» **Exercise set**
1) Copy the passage of the essay about caring for a sick daughter starting at "I tried at first" and ending at "me kicked in.", swapping "backpack" for "book bag".
2) In the essay about caring for a sick daughter, how tall is Emily?

— begin Source document —

But every now and then, one of them reminds me.

“Mom, I feel sick,” said my middle child, my daughter, as she prepared to leave for a day of classes at the local university. “My head is splitting, and my stomach hurts.”

I tried at first the vague, hands-off, leave-it-to-the-adult-child-to-figure-out approach I developed when my kids turned 14 and took to growling every time I asked how their day went.

“What do you think you should you do?” I said, continuing to work at my computer.

“I don’t know,” Emily said. “I’ve got a paper due, a poem I’m supposed to have memorized and an exam review that I really shouldn’t miss.”

“Is there anything you can let go of?” I asked, looking up to see my daughter.

I almost gasped. Standing before me at all of 5 feet tall – her face pale, her heavy backpack weighing her down – she no longer looked like an independent-minded college senior holding down six classes and three part-time jobs. She looked like she did when she was 3 and ate too much Halloween candy, like she was going to cry and throw up at the same time. Without flinching, the mommy in me kicked in.

“Take off the backpack and lie down,” I said.

“I can’t, Mom,” she moaned.

“Yes, you can.”

I took my daughter’s pack and guided her to the couch. I told her to close her eyes, and I began to rub her abdomen like I did when she was a little girl, clockwise in the direction of digestion. I got a hot cloth from the kitchen, laid it across her face and applied gentle pressure. I also emailed her professors and told them Emily would not be reciting any poems that day.

“Do you think they’re OK with a mom emailing them?” my daughter mumbled from underneath the cloth on her face.

“I really don’t care. Your professors know you as a conscientious student. I have never emailed a single one of them for any reason,” I said.

— end Source document —
— begin Dataset section —

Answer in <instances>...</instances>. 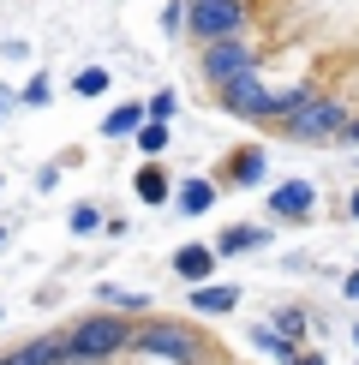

— end Dataset section —

» **Answers for the tasks**
1)
I tried at first the vague, hands-off, leave-it-to-the-adult-child-to-figure-out approach I developed when my kids turned 14 and took to growling every time I asked how their day went.

“What do you think you should you do?” I said, continuing to work at my computer.

“I don’t know,” Emily said. “I’ve got a paper due, a poem I’m supposed to have memorized and an exam review that I really shouldn’t miss.”

“Is there anything you can let go of?” I asked, looking up to see my daughter.

I almost gasped. Standing before me at all of 5 feet tall – her face pale, her heavy book bag weighing her down – she no longer looked like an independent-minded college senior holding down six classes and three part-time jobs. She looked like she did when she was 3 and ate too much Halloween candy, like she was going to cry and throw up at the same time. Without flinching, the mommy in me kicked in.

2) All of 5 feet tall.